WHAT IS EXPECTED -> For the records shown below, return an exact copy that excludes the pictures.

[Page-level text extractions]
-*-
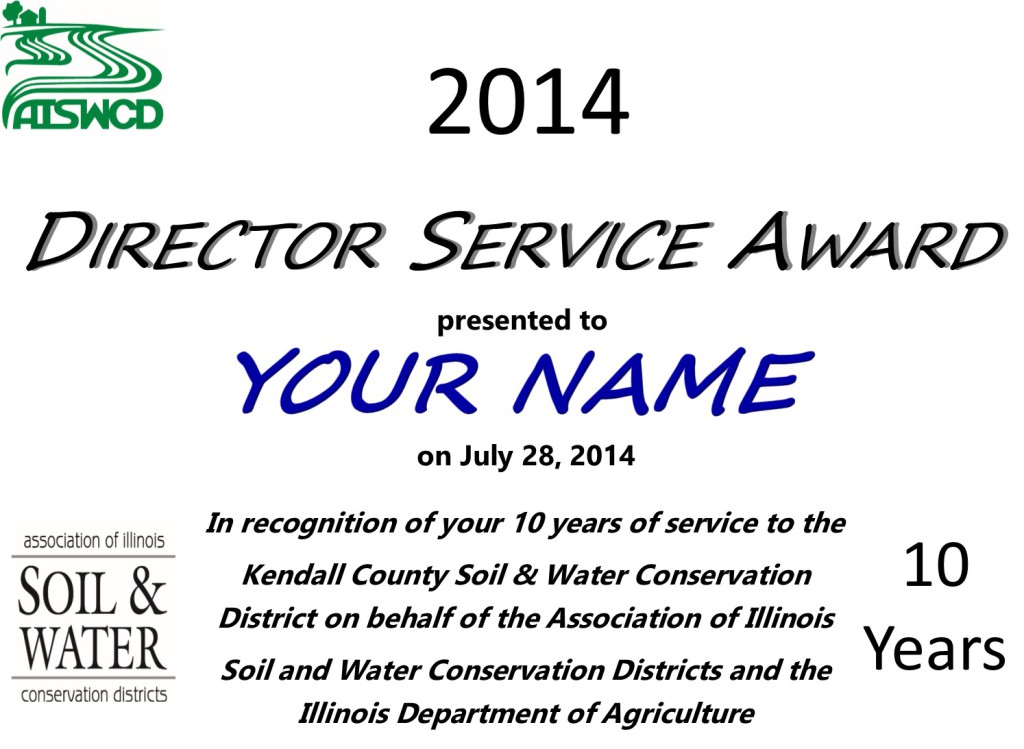 AISWCD

2014

DIRECTOR SERVICE AWARD

presented to

YOUR NAME

on July 28, 2014

association of illinois
SOIL &
WATER
conservation districts

In recognition of your 10 years of service to the Kendall County Soil & Water Conservation District on behalf of the Association of Illinois Soil and Water Conservation Districts and the Illinois Department of Agriculture

10
Years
-*-
EXERCISE RESPONSE ->
 AISWCD

2014

DIRECTOR SERVICE AWARD

presented to

YOUR NAME

on July 28, 2014

association of illinois
SOIL &
WATER
conservation districts

In recognition of your 10 years of service to the Kendall County Soil & Water Conservation District on behalf of the Association of Illinois Soil and Water Conservation Districts and the Illinois Department of Agriculture

10
Years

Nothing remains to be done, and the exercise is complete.